Data‑Fusion Model: The MDI framework pre‑trains an unbiased teacher model, copies its parameters to a fused model, updates with biased plus augmented data, and iteratively refines until convergence. Experiments on Yahoo R3, Coat, and an internal Ant dataset show that MDI outperforms baselines such as IPW, AutoDebias, PFDR, and DoubleRobust in MAE and MSE.
Backdoor Adjustment: By modeling the causal graph with user (U), item (I), interaction (Y), and policy variables (T), the method blocks backdoor paths (U‑D‑T‑Y, I‑K‑T‑Y) and estimates the true causal effect using do‑operators. Evaluations on public coupon datasets and real‑world marketing data demonstrate superior AUC compared with IPW, Unawareness, FairCo, MACR, PDA, and DecRS.
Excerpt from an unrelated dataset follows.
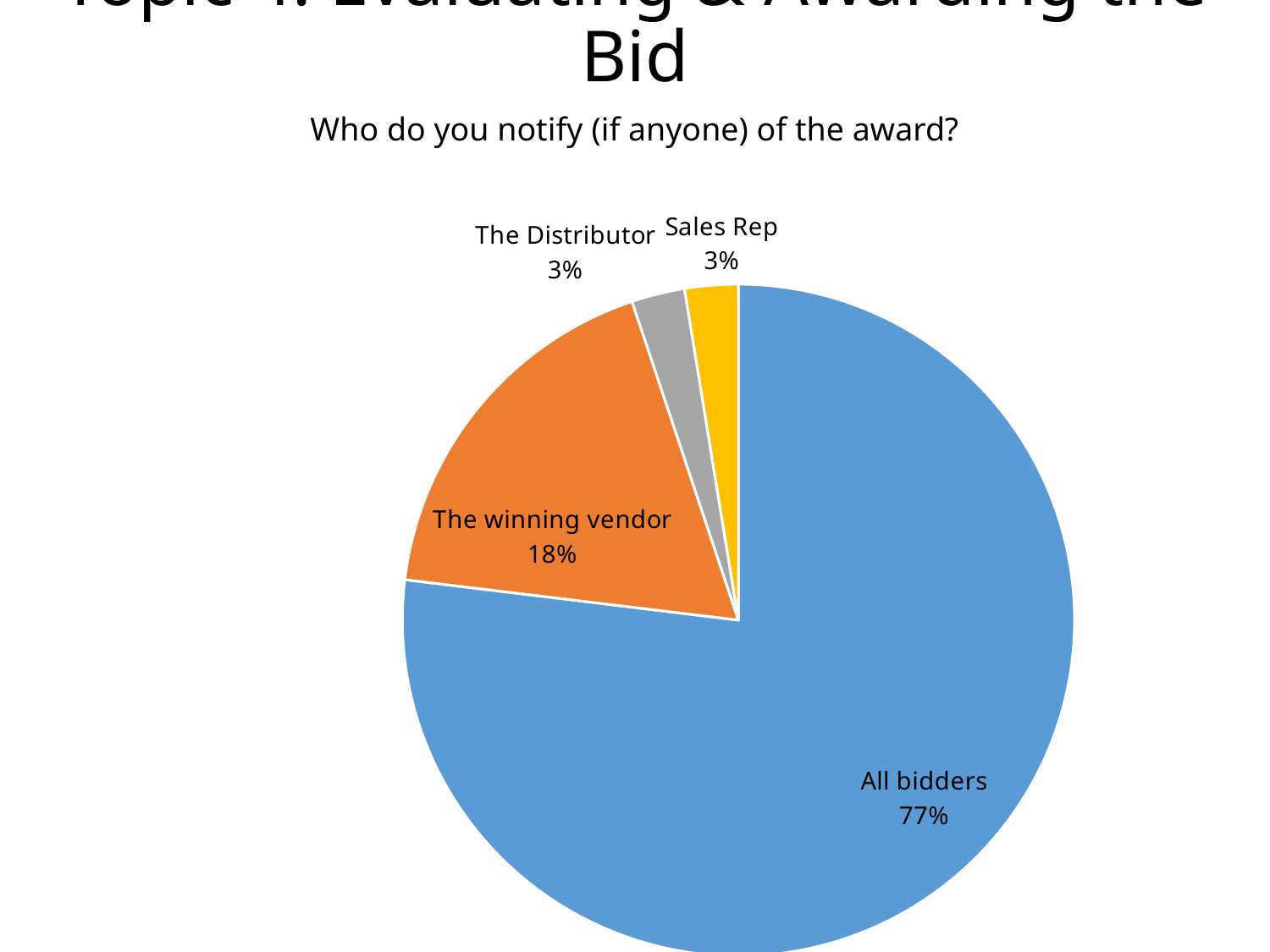
How many slices does the pie chart have? 4 What share of the pie is 'The Distributor'? 3% What colour is the 'All bidders' slice? blue Which category has the largest slice of the pie? All bidders What kind of chart is shown on the slide? pie chart What share of the pie is 'The winning vendor'? 18% What is the combined share of 'The Distributor' and 'Sales Rep'? 6% What is the difference between the shares for 'All bidders' and 'The winning vendor'? 59% Which is larger, the share for 'The winning vendor' or the share for 'The Distributor'? The winning vendor What share of the pie is 'Sales Rep'? 3% What is the title of the chart? Who do you notify (if anyone) of the award?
Application in Ant Group: These causal debiasing techniques are deployed in advertising and e‑commerce marketing scenarios to mitigate rule‑based exposure constraints, protect small merchants, and improve user experience, resulting in measurable gains in redemption rates and sales.
Conclusion: Causal debiasing via data fusion and backdoor adjustment provides robust performance across varying amounts of unbiased data, and has been successfully applied in production at Ant Group.